In reinforcement learning and policy optimization algorithms, it is crucial to prevent a learned policy from deviating too drastically from a stable reference distribution. This is achieved by incorporating a divergence penalty into the objective function, which regularizes the optimization process and ensures smooth, controlled policy updates.

The unbiased divergence estimator computes a per-sample measure of how different the current policy distribution (\pi_\theta) is from a reference policy distribution (\pi_{\text{ref}}). This measure is particularly important in algorithms like Group Relative Policy Optimization (GRPO) and Proximal Policy Optimization (PPO), where staying close to the reference policy prevents catastrophic forgetting and maintains training stability.

Mathematical Formulation:

For each sample, the divergence estimator is computed using the following formula:

$$D_i = r_i - \log(r_i) - 1$$

where the probability ratio (r_i) is defined as:

$$r_i = \frac{\pi_{\text{ref}}(a_i)}{\pi_\theta(a_i)}$$

Here:

(\pi_\theta(a_i)) is the probability assigned by the current policy to action (a_i)
(\pi_{\text{ref}}(a_i)) is the probability assigned by the reference policy to the same action

Intuition Behind the Formula:

This estimator has several elegant mathematical properties:

Non-negative: The divergence (D_i \geq 0) for all valid probability ratios
Zero at equality: When (\pi_\theta = \pi_{\text{ref}}), we get (r = 1), and (D = 1 - \log(1) - 1 = 0)
Convex penalty: The function (f(r) = r - \log(r) - 1) is convex, penalizing both over-confident and under-confident deviations

Your Task:

Implement a function that computes the per-sample policy divergence values. For each element in the input arrays, calculate the divergence using the formula above and return the results rounded to 4 decimal places.

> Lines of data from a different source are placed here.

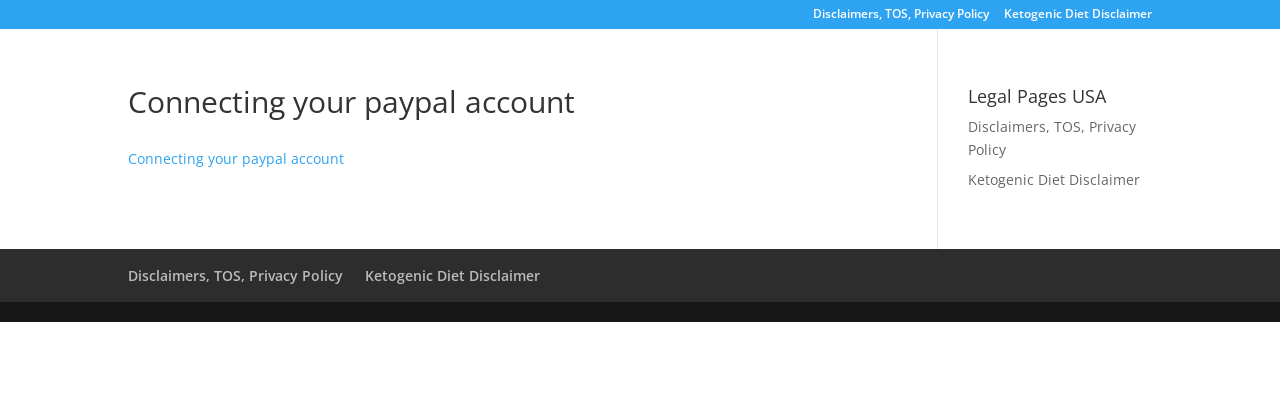

--- FILE ---
content_type: application/javascript
request_url: https://prism.app-us1.com/?a=223685663&u=https%3A%2F%2Fspeedketo.net%2Faffiliates%2Fguide%2Fconnecting-your-paypal-account%2F
body_size: 123
content:
window.visitorGlobalObject=window.visitorGlobalObject||window.prismGlobalObject;window.visitorGlobalObject.setVisitorId('420dd7b6-a13f-404a-abf9-8924a0d69680', '223685663');window.visitorGlobalObject.setWhitelistedServices('tracking', '223685663');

Step 1: Compute the probability ratio r = pi_ref / pi_theta = 0.4 / 0.8 = 0.5

Step 2: Apply the divergence formula D = r - log(r) - 1 D = 0.5 - log(0.5) - 1 D = 0.5 - (-0.6931) - 1 D = 0.5 + 0.6931 - 1 D = 0.1931

Interpretation: The current policy assigns probability 0.8 to this action, which is higher than the reference policy's 0.4. The divergence of 0.1931 penalizes this overconfidence, encouraging the policy to stay closer to the reference distribution.

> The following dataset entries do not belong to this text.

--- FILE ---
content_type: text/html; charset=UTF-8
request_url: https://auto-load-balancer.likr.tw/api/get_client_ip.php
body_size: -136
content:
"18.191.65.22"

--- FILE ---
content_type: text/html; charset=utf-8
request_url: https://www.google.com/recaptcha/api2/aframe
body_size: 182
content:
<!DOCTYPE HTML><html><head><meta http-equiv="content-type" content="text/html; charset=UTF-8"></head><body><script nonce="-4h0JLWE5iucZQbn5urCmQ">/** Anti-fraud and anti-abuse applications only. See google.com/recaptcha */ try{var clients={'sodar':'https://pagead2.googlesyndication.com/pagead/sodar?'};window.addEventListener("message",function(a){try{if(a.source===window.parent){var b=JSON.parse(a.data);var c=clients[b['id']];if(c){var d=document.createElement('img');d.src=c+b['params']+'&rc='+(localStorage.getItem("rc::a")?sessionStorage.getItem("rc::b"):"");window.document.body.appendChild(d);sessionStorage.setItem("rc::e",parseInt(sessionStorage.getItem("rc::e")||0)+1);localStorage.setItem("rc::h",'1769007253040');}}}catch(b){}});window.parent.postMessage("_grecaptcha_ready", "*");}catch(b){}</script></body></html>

Sample 1: pi_theta = 0.5, pi_ref = 0.5 r = 0.5 / 0.5 = 1.0 D = 1.0 - log(1.0) - 1 = 1.0 - 0 - 1 = 0.0 (No divergence when policies match exactly)

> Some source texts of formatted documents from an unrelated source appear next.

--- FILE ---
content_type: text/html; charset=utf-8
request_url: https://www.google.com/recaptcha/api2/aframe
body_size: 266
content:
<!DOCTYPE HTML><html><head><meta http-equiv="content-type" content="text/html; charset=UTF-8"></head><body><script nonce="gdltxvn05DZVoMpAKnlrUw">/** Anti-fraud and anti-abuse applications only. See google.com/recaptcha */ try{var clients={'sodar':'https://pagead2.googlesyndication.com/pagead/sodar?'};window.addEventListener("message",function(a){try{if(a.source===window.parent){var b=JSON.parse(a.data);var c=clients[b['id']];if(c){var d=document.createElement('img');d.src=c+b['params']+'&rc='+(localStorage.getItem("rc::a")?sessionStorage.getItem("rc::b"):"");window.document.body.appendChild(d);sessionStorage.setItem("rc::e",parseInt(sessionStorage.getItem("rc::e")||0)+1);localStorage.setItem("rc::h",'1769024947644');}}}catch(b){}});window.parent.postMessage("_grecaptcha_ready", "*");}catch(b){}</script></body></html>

Sample 2: pi_theta = 0.6, pi_ref = 0.3 r = 0.3 / 0.6 = 0.5 D = 0.5 - log(0.5) - 1 = 0.5 + 0.6931 - 1 = 0.1931 (Penalty for assigning higher probability than reference)

Sample 3: pi_theta = 0.7, pi_ref = 0.7 r = 0.7 / 0.7 = 1.0 D = 1.0 - log(1.0) - 1 = 0.0 (No divergence when policies match exactly)

When the current policy exactly matches the reference policy for all samples, every probability ratio equals 1.0:

For all samples: r = pi_ref / pi_theta = 1.0 D = 1.0 - log(1.0) - 1 = 1.0 - 0 - 1 = 0.0

Result: All divergence values are zero, indicating perfect alignment between the policies. This is the ideal scenario where no regularization penalty is incurred.